### Task 1
Tally the lines of the records that contain the string "query", and reply with the number alone.
....................
So now that is the strange kind of marketing that is direct mails and just 15 years ago that was like the standard, right?

Absolutely. But rather than going, “Do you want some direct mail?” We need to go into customers and talk to them about how printing companies are partners who can help people bring more customers on board, let people know about products, help customers and prospects know more about the company because they’ve got a communication channel that’s different, that’s unusual and works. And with the right knowledge that the printing company can bring about how direct mail works for particular companies, that brings a very different conversation to how many pieces of direct mail to you want? So something we’ve moved from commodity to value at that point.

If I should tease you a little bit, I hope that’s okay.

Sure.
....................
### Task 2
Rewrite the direct mail interview from "Absolutely. But rather" to "at that point.", swapping "communication channel" for "marketing channel".

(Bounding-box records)
....................
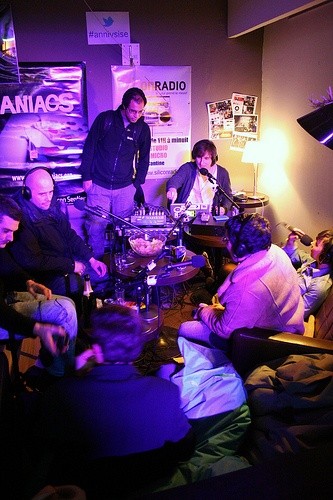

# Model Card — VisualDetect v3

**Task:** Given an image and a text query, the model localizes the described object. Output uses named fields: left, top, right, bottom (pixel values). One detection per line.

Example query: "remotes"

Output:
left=201, top=213, right=210, bottom=222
....................
### Expected output 1
2

### Expected output 2
Absolutely. But rather than going, “Do you want some direct mail?” We need to go into customers and talk to them about how printing companies are partners who can help people bring more customers on board, let people know about products, help customers and prospects know more about the company because they’ve got a marketing channel that’s different, that’s unusual and works. And with the right knowledge that the printing company can bring about how direct mail works for particular companies, that brings a very different conversation to how many pieces of direct mail to you want? So something we’ve moved from commodity to value at that point.